Find all the roots α, β, γ of the cubicequation 3 7 6 0x x− − = . Also, find theequation whose roots are α + β, β + γand α + γ.

To find the roots of the cubic equation 3760x^3 - 7x^2 - 6x = 0, we can use the factoring method or the quadratic formula.

Step 1: Factor out the common factor, if possible. In this case, there is no common factor among the terms.

Step 2: Use the factoring method or the quadratic formula. Since the equation is a cubic equation, we can use the factoring method or the quadratic formula to find the roots.

Factoring method: To factor the equation, we need to find the factors of the constant term (0) that add up to the coefficient of the quadratic term (-7).

The factors of 0 are 0 and any real number.

Therefore, one of the roots is x = 0.

Quadratic formula: The quadratic formula is given by x = (-b ± √(b^2 - 4ac)) / (2a), where a, b, and c are the coefficients of the quadratic equation.

In our equation, a = 3760, b = -7, and c = -6.

Using the quadratic formula, we can find the other two roots:

x = (-(-7) ± √((-7)^2 - 4(3760)(-6))) / (2(3760)) x = (7 ± √(49 + 90480)) / 7520 x = (7 ± √90489) / 7520

Simplifying further, we have: x = (7 ± 301) / 7520

So, the other two roots are: x = (7 + 301) / 7520 = 308 / 7520 = 0.0409 x = (7 - 301) / 7520 = -294 / 7520 = -0.039

Therefore, the roots of the cubic equation 3760x^3 - 7x^2 - 6x = 0 are: α = 0 β = 0.0409 γ = -0.039

To find the equation whose roots are α + β, β + γ, and α + γ, we can use the sum and product of roots formula.

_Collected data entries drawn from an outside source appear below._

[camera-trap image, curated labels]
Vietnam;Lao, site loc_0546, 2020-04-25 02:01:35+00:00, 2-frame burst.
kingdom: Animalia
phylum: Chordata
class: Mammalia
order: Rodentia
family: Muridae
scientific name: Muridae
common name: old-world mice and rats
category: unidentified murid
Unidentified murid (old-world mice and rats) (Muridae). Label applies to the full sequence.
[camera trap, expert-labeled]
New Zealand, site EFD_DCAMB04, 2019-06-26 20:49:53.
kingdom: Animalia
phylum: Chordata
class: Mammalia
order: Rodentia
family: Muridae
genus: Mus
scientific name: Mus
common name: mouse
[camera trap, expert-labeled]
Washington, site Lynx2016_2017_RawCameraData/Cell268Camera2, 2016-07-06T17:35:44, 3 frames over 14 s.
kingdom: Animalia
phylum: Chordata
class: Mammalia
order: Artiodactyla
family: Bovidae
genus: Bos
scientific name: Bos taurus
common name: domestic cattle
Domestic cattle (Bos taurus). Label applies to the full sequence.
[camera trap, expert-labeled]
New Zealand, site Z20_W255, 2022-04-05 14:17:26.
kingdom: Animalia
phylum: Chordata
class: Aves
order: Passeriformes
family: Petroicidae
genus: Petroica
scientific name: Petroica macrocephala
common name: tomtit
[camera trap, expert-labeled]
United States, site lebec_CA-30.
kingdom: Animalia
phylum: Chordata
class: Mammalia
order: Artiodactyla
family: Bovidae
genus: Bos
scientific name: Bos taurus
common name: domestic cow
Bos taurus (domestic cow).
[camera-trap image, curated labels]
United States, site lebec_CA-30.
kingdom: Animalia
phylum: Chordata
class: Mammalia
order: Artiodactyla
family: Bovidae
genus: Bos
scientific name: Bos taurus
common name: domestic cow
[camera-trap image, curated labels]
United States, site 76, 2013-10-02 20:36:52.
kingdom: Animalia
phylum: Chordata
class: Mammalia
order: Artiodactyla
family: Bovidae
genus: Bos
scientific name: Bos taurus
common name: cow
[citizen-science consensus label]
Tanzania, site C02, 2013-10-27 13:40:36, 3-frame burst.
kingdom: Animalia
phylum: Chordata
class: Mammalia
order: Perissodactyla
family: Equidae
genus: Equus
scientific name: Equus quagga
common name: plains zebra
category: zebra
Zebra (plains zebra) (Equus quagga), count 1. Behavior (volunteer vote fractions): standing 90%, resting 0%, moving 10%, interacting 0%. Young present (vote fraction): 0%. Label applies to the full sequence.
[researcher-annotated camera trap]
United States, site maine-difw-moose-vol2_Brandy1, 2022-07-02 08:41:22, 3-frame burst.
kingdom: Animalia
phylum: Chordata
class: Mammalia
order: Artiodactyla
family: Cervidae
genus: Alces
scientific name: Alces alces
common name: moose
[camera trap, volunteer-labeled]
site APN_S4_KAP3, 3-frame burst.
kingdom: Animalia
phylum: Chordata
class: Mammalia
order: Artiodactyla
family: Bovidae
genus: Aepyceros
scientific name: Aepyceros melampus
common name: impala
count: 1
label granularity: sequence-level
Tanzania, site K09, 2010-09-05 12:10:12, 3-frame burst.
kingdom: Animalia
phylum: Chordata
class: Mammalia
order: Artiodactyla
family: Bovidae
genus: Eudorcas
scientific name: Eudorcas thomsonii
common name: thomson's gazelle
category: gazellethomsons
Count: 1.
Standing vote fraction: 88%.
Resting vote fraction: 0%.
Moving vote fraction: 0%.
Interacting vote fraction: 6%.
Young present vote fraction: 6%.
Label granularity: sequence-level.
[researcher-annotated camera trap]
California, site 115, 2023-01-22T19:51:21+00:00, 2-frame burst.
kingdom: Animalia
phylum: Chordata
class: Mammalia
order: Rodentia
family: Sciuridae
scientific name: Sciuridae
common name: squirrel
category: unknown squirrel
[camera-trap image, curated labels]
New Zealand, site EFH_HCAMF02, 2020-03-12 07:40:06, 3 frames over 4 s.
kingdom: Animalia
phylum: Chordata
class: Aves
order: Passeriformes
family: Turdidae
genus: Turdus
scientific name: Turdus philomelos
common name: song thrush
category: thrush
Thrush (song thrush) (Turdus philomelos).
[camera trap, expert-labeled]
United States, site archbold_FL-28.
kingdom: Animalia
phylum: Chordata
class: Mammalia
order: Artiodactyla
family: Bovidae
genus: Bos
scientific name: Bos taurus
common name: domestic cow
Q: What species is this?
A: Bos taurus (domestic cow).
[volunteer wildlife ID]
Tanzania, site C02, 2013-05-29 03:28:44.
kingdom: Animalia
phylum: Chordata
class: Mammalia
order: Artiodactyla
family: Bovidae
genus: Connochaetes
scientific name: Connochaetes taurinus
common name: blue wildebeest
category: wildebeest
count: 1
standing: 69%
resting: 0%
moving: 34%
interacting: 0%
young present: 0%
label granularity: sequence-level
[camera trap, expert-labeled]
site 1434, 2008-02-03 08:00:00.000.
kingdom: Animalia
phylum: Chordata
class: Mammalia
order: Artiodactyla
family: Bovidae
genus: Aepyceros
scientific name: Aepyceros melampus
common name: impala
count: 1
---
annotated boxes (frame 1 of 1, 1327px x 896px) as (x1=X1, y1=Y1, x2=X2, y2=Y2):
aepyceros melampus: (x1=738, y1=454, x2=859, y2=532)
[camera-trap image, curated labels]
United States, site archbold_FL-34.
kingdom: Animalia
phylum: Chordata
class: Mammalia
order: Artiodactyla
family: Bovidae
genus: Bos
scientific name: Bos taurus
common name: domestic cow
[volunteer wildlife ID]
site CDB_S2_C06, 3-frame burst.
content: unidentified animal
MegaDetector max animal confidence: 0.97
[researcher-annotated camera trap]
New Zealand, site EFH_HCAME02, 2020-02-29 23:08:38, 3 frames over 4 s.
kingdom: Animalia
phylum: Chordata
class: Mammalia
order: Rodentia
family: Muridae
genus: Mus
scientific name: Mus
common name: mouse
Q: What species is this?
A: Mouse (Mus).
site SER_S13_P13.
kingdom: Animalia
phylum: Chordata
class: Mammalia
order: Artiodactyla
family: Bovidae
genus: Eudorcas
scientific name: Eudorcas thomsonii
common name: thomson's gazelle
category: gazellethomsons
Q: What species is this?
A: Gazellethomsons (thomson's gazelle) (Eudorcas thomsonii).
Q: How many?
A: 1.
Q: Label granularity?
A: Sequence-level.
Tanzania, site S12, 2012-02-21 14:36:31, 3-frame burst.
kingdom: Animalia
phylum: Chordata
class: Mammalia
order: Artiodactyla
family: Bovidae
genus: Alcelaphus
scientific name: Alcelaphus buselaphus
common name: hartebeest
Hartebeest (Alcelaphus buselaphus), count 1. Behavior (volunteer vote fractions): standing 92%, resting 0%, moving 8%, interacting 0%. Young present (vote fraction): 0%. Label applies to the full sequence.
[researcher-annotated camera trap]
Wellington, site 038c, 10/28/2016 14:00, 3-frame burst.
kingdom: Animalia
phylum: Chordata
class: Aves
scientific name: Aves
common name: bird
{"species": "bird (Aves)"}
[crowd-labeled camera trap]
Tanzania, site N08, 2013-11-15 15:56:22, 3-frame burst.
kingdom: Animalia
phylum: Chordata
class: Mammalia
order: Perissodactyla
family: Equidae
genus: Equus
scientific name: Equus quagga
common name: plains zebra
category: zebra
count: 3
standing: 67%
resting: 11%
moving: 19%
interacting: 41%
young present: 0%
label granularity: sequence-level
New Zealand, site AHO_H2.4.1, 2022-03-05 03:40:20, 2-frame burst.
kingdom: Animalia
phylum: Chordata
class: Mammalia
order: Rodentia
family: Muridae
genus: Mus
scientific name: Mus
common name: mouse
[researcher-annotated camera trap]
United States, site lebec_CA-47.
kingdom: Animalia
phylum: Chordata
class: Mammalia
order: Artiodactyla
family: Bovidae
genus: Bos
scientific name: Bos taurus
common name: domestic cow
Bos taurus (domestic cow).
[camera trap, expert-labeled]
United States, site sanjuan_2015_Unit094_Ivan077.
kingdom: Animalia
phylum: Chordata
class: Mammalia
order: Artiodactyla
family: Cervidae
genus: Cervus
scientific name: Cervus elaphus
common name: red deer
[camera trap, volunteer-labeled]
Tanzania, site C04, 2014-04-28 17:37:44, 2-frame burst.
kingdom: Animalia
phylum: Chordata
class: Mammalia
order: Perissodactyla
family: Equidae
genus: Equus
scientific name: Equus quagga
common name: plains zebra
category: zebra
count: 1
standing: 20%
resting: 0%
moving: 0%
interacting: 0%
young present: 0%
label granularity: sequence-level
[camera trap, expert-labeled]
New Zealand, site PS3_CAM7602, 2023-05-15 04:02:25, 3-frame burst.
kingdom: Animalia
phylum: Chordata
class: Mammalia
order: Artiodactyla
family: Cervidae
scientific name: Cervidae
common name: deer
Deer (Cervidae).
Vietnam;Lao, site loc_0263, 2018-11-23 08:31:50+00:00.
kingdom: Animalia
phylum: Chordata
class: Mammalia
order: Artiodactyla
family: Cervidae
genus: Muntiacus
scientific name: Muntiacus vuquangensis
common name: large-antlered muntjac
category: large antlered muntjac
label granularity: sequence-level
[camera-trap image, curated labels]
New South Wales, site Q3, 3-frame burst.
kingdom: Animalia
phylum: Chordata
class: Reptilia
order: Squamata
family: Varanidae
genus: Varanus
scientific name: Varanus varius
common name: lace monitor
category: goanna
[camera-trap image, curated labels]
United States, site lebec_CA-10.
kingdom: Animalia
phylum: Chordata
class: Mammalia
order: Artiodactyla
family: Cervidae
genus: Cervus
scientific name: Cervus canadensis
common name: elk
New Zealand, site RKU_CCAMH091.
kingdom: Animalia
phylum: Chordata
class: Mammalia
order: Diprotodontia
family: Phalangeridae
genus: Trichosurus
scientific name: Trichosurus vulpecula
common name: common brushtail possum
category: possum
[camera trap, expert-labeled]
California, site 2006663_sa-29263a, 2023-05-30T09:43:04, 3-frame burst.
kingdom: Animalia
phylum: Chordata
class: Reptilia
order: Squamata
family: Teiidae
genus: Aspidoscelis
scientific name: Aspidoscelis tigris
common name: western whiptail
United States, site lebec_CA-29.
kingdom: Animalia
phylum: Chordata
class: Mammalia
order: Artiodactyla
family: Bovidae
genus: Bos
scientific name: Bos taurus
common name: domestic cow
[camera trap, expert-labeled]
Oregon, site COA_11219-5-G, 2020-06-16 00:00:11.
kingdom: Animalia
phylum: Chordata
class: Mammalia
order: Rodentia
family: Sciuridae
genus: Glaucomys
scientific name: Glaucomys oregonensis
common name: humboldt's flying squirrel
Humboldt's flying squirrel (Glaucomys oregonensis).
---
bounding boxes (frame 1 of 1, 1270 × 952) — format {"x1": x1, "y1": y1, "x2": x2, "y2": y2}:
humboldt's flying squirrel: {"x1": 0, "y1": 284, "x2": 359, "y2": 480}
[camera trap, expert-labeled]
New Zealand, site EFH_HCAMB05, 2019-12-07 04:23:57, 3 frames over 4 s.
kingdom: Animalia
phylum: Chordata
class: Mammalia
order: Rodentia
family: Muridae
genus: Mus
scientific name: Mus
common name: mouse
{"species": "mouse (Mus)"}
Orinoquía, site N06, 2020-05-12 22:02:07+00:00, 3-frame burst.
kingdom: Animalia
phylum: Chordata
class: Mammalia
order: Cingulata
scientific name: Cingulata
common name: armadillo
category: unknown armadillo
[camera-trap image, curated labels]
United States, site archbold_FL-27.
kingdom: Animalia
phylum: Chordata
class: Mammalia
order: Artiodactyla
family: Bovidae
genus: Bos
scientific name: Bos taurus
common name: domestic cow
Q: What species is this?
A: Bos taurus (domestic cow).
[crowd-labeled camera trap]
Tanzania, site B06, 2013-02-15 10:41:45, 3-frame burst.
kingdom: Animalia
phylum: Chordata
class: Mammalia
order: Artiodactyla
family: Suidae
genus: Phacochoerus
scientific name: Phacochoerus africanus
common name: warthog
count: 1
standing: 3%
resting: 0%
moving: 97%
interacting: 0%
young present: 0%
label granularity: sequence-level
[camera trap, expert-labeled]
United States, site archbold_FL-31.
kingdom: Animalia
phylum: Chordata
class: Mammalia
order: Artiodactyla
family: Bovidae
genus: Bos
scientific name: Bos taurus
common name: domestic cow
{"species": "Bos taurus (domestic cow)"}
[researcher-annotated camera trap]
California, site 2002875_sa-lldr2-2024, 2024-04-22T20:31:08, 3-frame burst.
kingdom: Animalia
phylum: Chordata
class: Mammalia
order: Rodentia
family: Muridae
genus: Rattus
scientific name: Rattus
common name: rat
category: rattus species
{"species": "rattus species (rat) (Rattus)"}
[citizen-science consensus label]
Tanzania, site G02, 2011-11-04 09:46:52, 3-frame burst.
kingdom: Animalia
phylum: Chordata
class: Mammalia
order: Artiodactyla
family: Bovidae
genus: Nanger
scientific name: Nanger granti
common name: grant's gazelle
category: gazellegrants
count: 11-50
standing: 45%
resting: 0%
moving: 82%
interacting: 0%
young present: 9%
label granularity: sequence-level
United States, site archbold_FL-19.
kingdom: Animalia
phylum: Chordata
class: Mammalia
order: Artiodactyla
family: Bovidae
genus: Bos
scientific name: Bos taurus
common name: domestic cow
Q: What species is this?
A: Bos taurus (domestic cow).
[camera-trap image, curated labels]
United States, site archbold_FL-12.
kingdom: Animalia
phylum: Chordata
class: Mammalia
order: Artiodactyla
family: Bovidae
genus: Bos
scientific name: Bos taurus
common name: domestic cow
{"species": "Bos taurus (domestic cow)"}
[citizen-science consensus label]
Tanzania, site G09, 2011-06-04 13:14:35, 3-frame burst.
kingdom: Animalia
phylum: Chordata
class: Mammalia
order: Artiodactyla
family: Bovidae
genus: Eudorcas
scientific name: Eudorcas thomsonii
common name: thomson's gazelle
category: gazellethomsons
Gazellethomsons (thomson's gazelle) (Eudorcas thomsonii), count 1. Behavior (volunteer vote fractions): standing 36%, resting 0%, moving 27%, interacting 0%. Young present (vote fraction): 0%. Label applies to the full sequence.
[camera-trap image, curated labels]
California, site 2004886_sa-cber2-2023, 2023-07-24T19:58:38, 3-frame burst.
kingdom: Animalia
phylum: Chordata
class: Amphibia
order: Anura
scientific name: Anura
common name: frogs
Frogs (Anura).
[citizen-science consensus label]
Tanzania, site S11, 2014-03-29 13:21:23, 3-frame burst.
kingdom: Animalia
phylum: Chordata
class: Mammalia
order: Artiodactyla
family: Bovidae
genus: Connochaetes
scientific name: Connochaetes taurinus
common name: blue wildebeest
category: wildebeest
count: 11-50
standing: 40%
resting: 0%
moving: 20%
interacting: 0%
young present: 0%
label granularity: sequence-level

The sum of roots formula states that for a quadratic equation ax^2 + bx + c = 0, the sum of the roots is given by -b/a.

In our case, the sum of the roots α + β, β + γ, and α + γ is: (α + β) + (β + γ) + (α + γ) = 2(α + β + γ)

So, the equation whose roots are α + β, β + γ, and α + γ is: 2(α + β + γ) = 0

Simplifying further, we have: 2(0 + 0.0409 - 0.039) = 0 2(0.0019) = 0 0.0038 = 0

Therefore, the equation whose roots are α + β, β + γ, and α + γ is 0.